Vacances Oser s’éloigner des plages de la Costa del Sol ou de ses golfs de gazon émeraude ? Adrien Joveneau l’a fait et a emmené l’Échappée Belge 2019 randonner, à vélo bien sûr, dans l’immense patrimoine naturel protégé que constitue l’Andalousie.

Le projet est ambitieux : l’Andalousie est vaste, trois fois la Belgique et compte 8 provinces, dont chacune porte un nom qui résonne comme une invitation impérieuse au voyage : qui ne rêve d’une semaine à Séville, d’un hiver doux comme un printemps à Malaga ?

Audacieux projet également. Le sud de la péninsule ibérique est recouvert à plus de 50 % de chaînes de montagnes, dont 46 sommets de plus de 1000m. La Sierra Nevada et ses plus hauts pics, le Mulhacén et le Veleta, culminent à 3500m. Les six étapes cyclistes devront épouser ces grands reliefs, sous l’éclatant soleil de septembre. Mais c’est surtout un paradis qu’Adrien Joveneau a fait découvrir aux 13 lauréats des Beaux Vélos de Ravel de cet été : un arrière-pays méconnu, agricole et sauvage, plein de ressources, de surprises gourmandes, de charmes authentiques, d’espaces grandioses, de chemins balisés, de routes en lacets, de canyons profonds et de crêtes sublimes. Et donc quelques dénivelés attendaient les Échappés.

C’est sur les pentes sud de la Sierra Nevada que l’Échappée a débuté, à Bubion, village andalou typique, blanc et serré, avec ses innombrables cheminées, perché à 1400m d’altitude. Les cyclistes aux T-shirts rouges ont entamé l’aventure par une première montée vers Trevelez (1700m) et ses délicieux jambons serrano en train de sécher, suivie d’une descente à fond de train vers la vallée d’Almecijar. La seconde étape leur a permis de découvrir des canyons, oasis et champs d’aubergines au creux de vallons qu’on n’atteint évidemment qu’à bicyclette, pour remonter à l’assaut du village étape, blanc et perché d’Albrucena.

Broderie d’oliviers

Le troisième jour, la bande de nouveaux amis s‘est retrouvée en terrain plus habituel, entamant deux jours et demi sur les vias verdes, chemins de fer transformés en véloroutes. L’allure du peloton s’en est trouvée sensiblement accélérée et a fait oublier les pénibles 7 km/heure de moyenne que leur imposaient les interminables montées des jours précédents.

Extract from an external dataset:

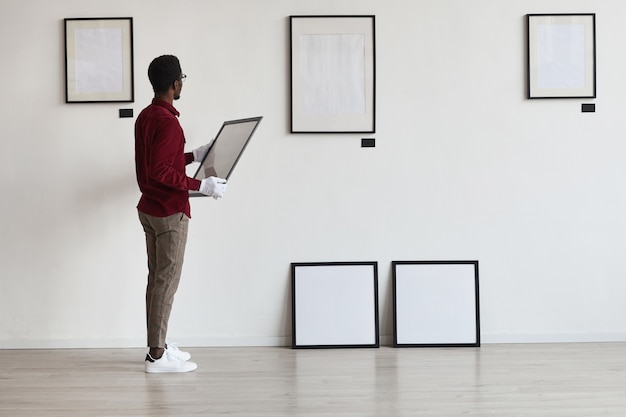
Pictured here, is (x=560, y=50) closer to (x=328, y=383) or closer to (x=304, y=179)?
(x=304, y=179)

Le paysage des Alpujarras (sud de la Sierra Nevada) des deux premiers jours a laissé la place à de vastes ondulations couvertes d’une véritable broderie de milliers d’oliviers, dont la culture s’étend sur un vaste territoire des provinces de Jaen et de Cordoue. L’Espagne produit 40 % de l’huile d’olive mondiale et les oliviers espagnols se comptent par centaines de millions.

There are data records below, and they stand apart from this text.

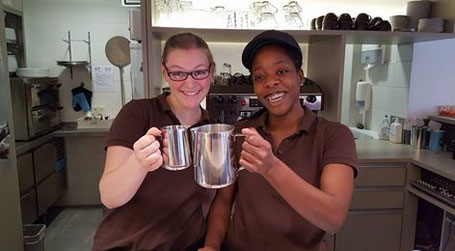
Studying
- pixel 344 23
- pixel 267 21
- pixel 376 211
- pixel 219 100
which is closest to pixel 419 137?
pixel 376 211

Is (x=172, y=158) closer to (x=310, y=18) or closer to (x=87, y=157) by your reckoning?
(x=310, y=18)

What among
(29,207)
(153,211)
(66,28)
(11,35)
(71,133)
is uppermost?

Les villes de Guadix, Alcaudete, Lucena, Luque, Antequera, Olvera, Grazalema ne se laissent pas traverser sans goûter à leur hospitalité : agréable soirée sur le sable ocre d’une arène, pique-nique de savoureux produits locaux… Les raisons de s’y arrêter sont nombreuses et agrémentent les journées consacrées à pédaler.

Enfin, le peloton des Échappés a terminé sa randonnée non sans avoir visité un élevage de taureaux, ceux-là mêmes qui ne rencontreront l’homme face à face qu’une première fois, dans l’arène. Les plus valeureux combattants se voient graciés parfois. Comme une consolation, en contemplant ces beautés pures et sauvages, courir dans un nuage de poussière dorée.

La douceur des figues

Ronda, charmante ville historique, verra la fin de cet itinéraire espagnol. Au bord de sa vertigineuse falaise de plus de 100m de haut, devant la vue imprenable qui ouvre sur les champs, les fincas et leurs jardins en contrebas et au loin les dents de scie de la Sierra de las Nieves, se refermera cette aventure andalouse.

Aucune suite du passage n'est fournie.